Regong arts trace their origins to the 10th century

== Different Regong arts ==
- The thangka, literally something which is unrolled, is a painting on canvas characteristic of Tibetan culture. Canvases of all sizes can be found, from thangka portraits which can be unrolled due to two sticks passing through eyelets, up to momentous designed to be unrolled to cover a wall or door, which can measure dozens of metres. The thangkas generally represent mystic symbols (mandala), divinities of Tibetan Buddhism or Bon, or portraits of the Dalai Lama. They are often used as support for meditation.
- The Thangka paintings stand as a paramount art form in Asia, it embodies intricate Buddhist symbolism that demands comprehensive expertise and scholarly investigation. Every ornament, posture, and attribute holds profound significance, reflecting specific aspects of Buddhism and the related teachings. While materials have evolved, the techniques and methodologies have remained essentially unchanged, preserving the traditional essence of this art form.

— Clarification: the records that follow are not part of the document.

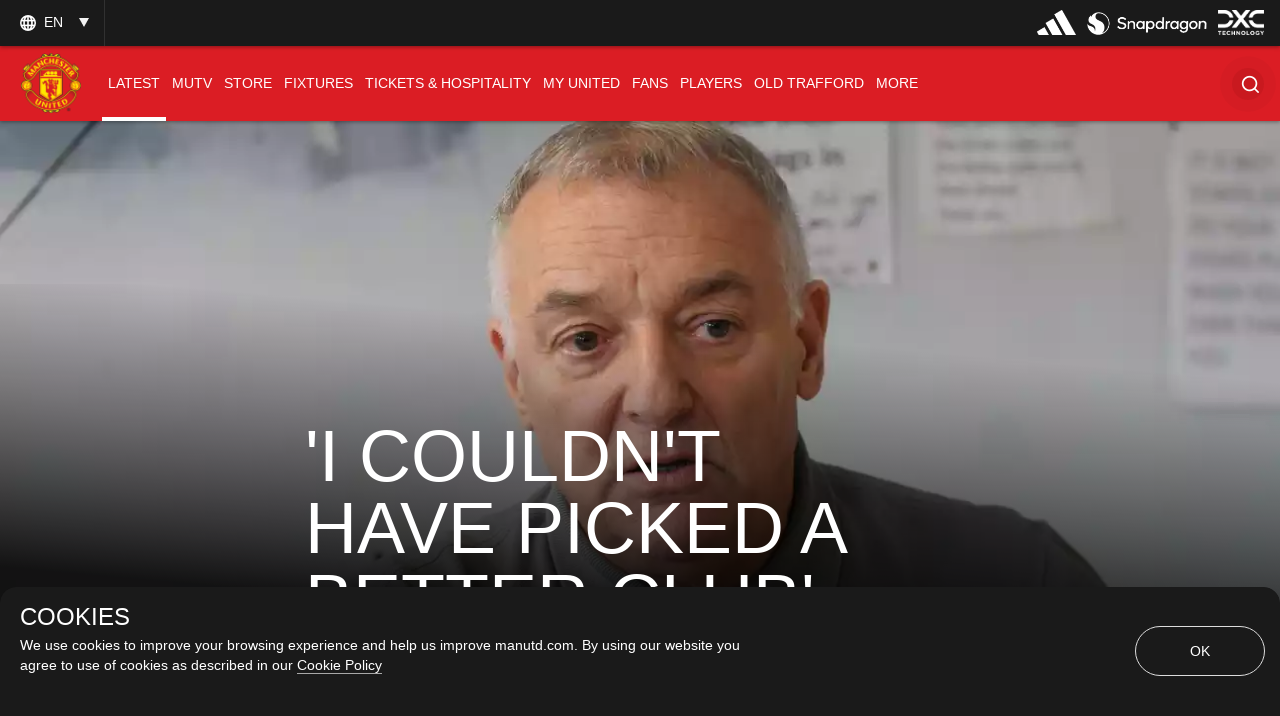

--- FILE ---
content_type: text/html; charset=utf-8
request_url: https://www.google.com/recaptcha/api2/aframe
body_size: -86
content:
<!DOCTYPE HTML><html><head><meta http-equiv="content-type" content="text/html; charset=UTF-8"></head><body><script nonce="6HyKavn-oZ_uVr4--SupIA">/** Anti-fraud and anti-abuse applications only. See google.com/recaptcha */ try{var clients={'sodar':'https://pagead2.googlesyndication.com/pagead/sodar?'};window.addEventListener("message",function(a){try{if(a.source===window.parent){var b=JSON.parse(a.data);var c=clients[b['id']];if(c){var d=document.createElement('img');d.src=c+b['params']+'&rc='+(localStorage.getItem("rc::a")?sessionStorage.getItem("rc::b"):"");window.document.body.appendChild(d);sessionStorage.setItem("rc::e",parseInt(sessionStorage.getItem("rc::e")||0)+1);localStorage.setItem("rc::h",'1763095898114');}}}catch(b){}});window.parent.postMessage("_grecaptcha_ready", "*");}catch(b){}</script></body></html>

- The hues of the Thangka painting are naturally extracted from plants and minerals, and adorned with 24k gold paint. Each art piece of Thangka carries a unique tradition and lesson that survives intact to the present day.
- Generally, Thangka paintings fall into two categories: painted (palas) and silk-made. While Thangka can be used as educational aids of Buddha to illustrate historical events to related lamas, Thangka are also used as a centrepiece in meditation rituals and worshipers’ rituals. Most Thangka paintings were crafted by monks, who acquired merits to do so. Rather than being sold for a fee, the art pieces were then given to monasteries and individuals in exchange for “gifts”.
- The Dui tapestries (duixiu) or barbola are pictures of animals and plants, decorated on silk, which creates a relief. These can be used to decorate columns or on walls.
- Regong sculptures can be made of clay, wood, stone or brick, and decorate temples and homes; mural panels, furniture, or tables for serving tea.